I dreamed of a future where I would crush away all my mother’s worries with money, prestige and promises of biggering. I wanted to be carefree. I became close to careless. A good few years later, I chose to become a mother myself. It now feels a little late in life, but that’s when I truly understood a lot of what my own mother tried to teach me. I understood how much I was wronged and how much I did her wrong, I did a lot of people wrong. I finally realised that caring was never the problem, but the only solution. The people who care aren’t afraid. Their hands are indeed full, carrying life hastily past its hurdles, eager to preserve its precious drops.
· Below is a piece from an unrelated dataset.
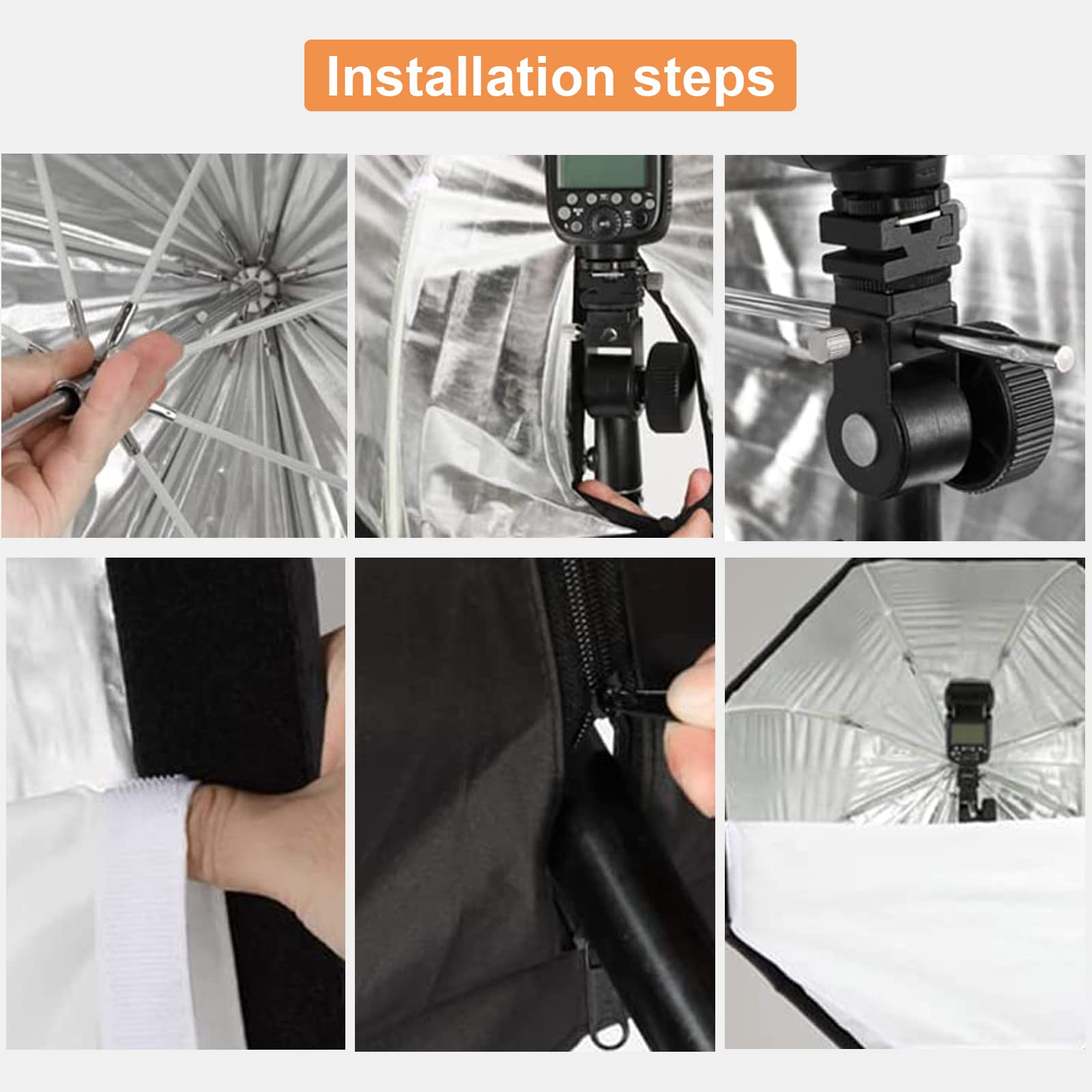 Installation steps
They have hopes, plans and projects for yesterday, today and tomorrow. There is no such thing as caring too much.
I finally realised that caring was never the problem, but the only solution.
Plenty of care is required to love, to nurture, to set free. In order to be a good mother, I had to be a better person. In order to be a better friend, a better sister, a better wife, a better daughter, a better neighbour, a better inhabitant on this planet, I had to care and take care. I care not only for little girls, for East Asian families, for refugees, for women who look like my mother, for nannies, for restaurant workers, for sex workers, for the rise against antiAsian racism in the pandemic, ecology and social justice movements directly affecting me. I care for my European brothers and sisters, Black Lives Matter, the fight against islamophobia, nationalisms that exclude their own people. I support activism against homophobia, fatphobia, ableism, transphobia. We are never alone when we care, but interconnected by our caring. Caring doesn’t take anything away from us. It’s actually very much the opposite. Like love, it’s a balancing math game of multiple-digit additions making way for positive sums.